At 5:30am, while the students were downstairs rounding on postpartum patients, a lady came in to triage, apparently progressing well in normal labor. The fetal heart tones on the monitor in triage were completely fine. They got her back in a room, and the heart rate dropped to the 70s, then the 30s. The intern had her back in the OR so fast, she didn’t even have an IV running, which was very comforting to the anesthesiologist, who had to put her under general anesthesia (no time to start an epidural) without any way to push bolus iv medications. The baby’s Apgars (a score from 0-10, evaluating baby’s movements, breathing, color, etc) at birth and five minutes were 0 and 2, and the last I heard it’s on a respirator in the NICU.

So that was just barely in time, if that much. I admire the idea of a birthing center, where women can have babies naturally, without a lot of medical intervention. But that also means no fetal monitor. Even most OBs agree that continuous fetal heart monitoring is not the wonder laypeople think it is. But if this lady had gone to a natural birthing center, even the one that’s a self-contained unit inside of this hospital (which would have been natural, as she was multiparous, at term, and progressing normally), the baby would have had no chance. Even if they had noticed the baby’s heart rate dropping, the added hundreds of yards from the midwives’ area to the OR could have meant the baby couldn’t be resuscitated.

As the night team came into rounds to hand off to the day team, the main discussion was about a fifteen-year-old girl, having her first baby. She had come in early yesterday evening to see if her water had broken, and been sent home. She came back around 2am, in labor, and dilating slowly. Just before we began rounds, her baby’s heart rate started dropping into the 90s, although it was coming back up. Two of the doctors kept an eye on the monitor in the corner, and halfway through rounds they suddenly ran out of the room. I barely waited to get permission, and ran after them.

We went back to her room, which was filled with three generations of female relatives, and two young men, one of whom, by the way he held her hand, seemed to be responsible for the situation. She was 9cm dilated, which is almost complete, but not quite. The nurse and the senior resident told her if she would push hard enough, she could get the baby past the little bit of cervix that was remaining. But she was young and scared. Even with an epidural in, she was screaming in the contractions, and could barely add any force through voluntary pushing. After five or ten minutes of trying to encourage her, while the baby’s heart rate kept dropping, they gave up, and started piling the IV equipment on the bed and shooing the family out of the way in order to rush back to the OR.

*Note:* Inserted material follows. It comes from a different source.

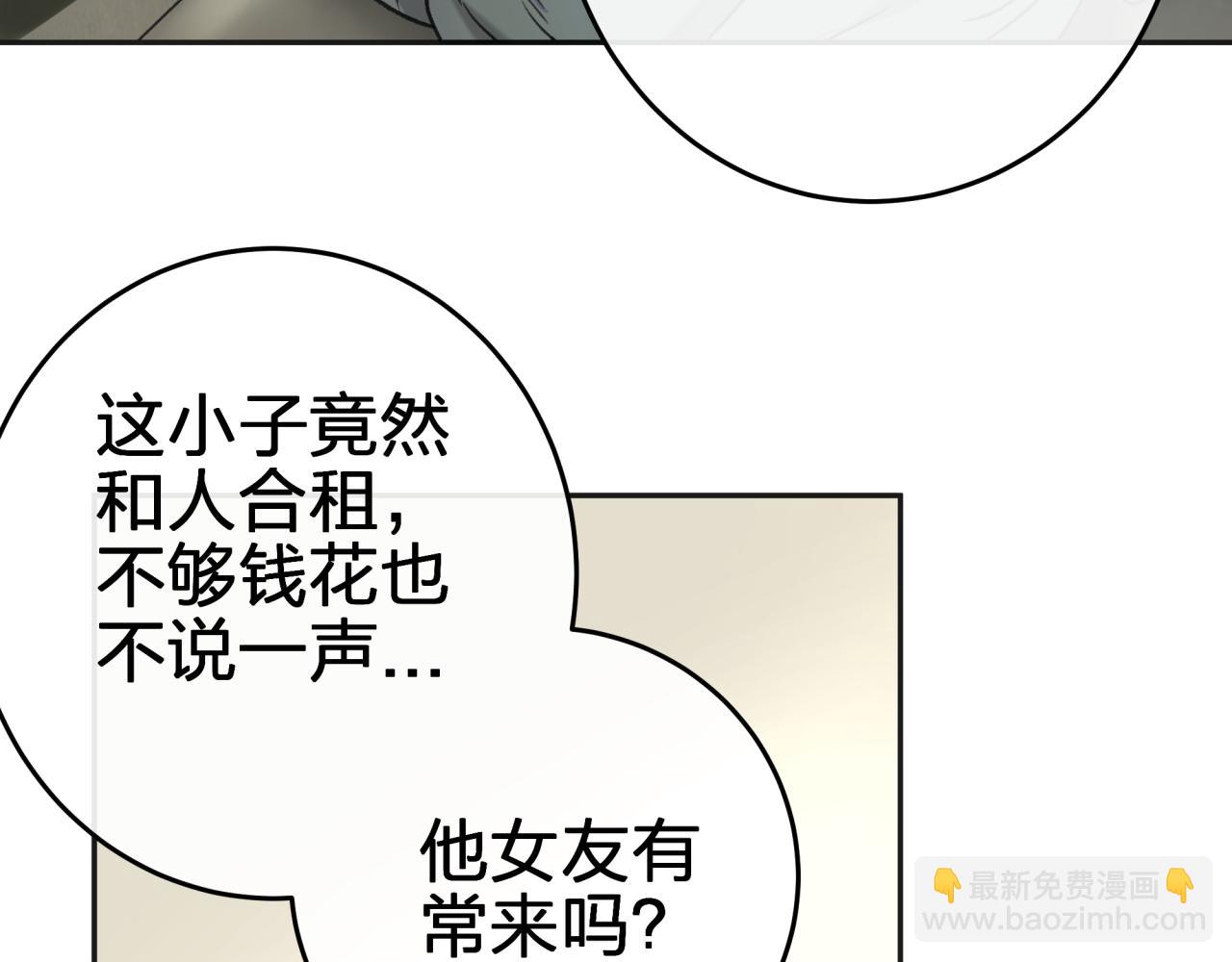 第二回 都市传闻(1/2)-第2话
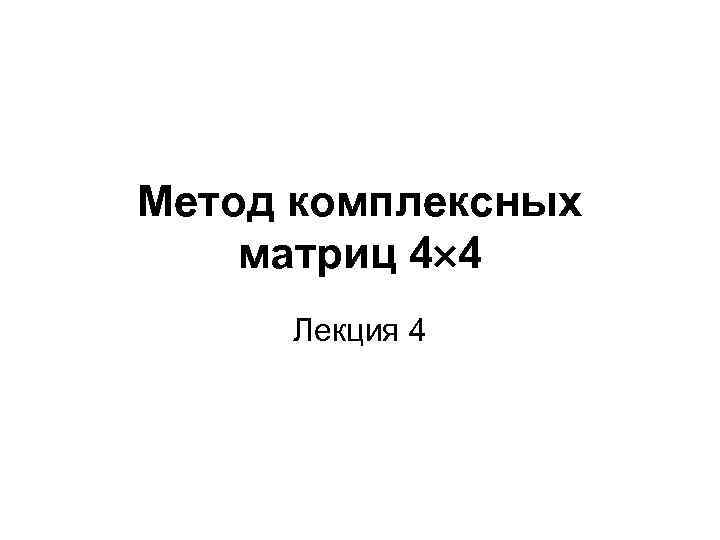 Фн4 лекции. Фн4 лекции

We ran through the small OR (I heard two of the nurses wondering why they never hear about stat Csections till they’re crashing through the door!) and rushed to set her up. Her mother and grandmother had to be left behind, and with the medical people shouting and running around, the girl was understandably upset. I didn’t scrub, but sat at the head of the bed, where the support person should usually sit, to hold her hand. And it was needed! Although she was completely numb, she was still feeling some contractions, though not the clamps or knife. But she was so scared, she was screaming and fighting anyway, even trying to grab at her belly while the two chief residents were cutting as fast as they could. They did not appreciate the interruption! The anesthesiologists and I had to hold her down while they got the baby out. After the baby was clear of her circulation, the anesthesiologists could use stronger iv sedatives, which they don’t want to do before the delivery, for fear of cutting down the baby’s respiratory drive right when it’s needed.

She was a little bit relieved to hear that the baby was out, and wriggling, but she kept struggling, so they had to give her ketamine, which is a dissociative anesthetic. That means the conscious part of the brain ignores whatever the body is feeling. She finally went to sleep and started snoring.

That baby’s Apgars were 8 and 9, which would be normal after even a vaginal delivery. In other words, for all that excitement, the baby was just fine. But with the current state of litigation, there was no way the doctors could distinguish between the baby that would have died without a stat Csection, and the one that could have waited another hour for a vaginal delivery. And now we have a fifteen-year-old girl, scared to death (hopefully, with all the drugs, she won’t remember much about that ten minutes in the OR), and with a scar on uterus that will put her at risk for the rest of her reproductive life – which will be pretty long. The only good thing is she’ll hopefully be scared enough to use good contraception for a couple of years; and maybe the two young girls who were in her room watching the commotion will wait a while before they get pregnant.

I want to be able to do Csections. A regular delivery is heady, and a stat section is a rush of adrenaline like no other. First, I think I need to learn how to control the adrenaline, though. The last couple of deliveries, when they looked tricky, I think I start praying under my breath. Which is no doubt a good thing, but apparently not reassuring to whoever’s in earshot; so I need to learn to pray quietly. Other than that, I think any panicked behavior I was doing would go away if I knew what to do, like what things to move from the IV pole so we could go back, what things in the OR I could have picked up to help with the setup, and eventually what to do to get the baby out. But whatever I have to go through to get here, if it’s four years of these hours, and a life with surgeon-types, I’ll do it to learn this.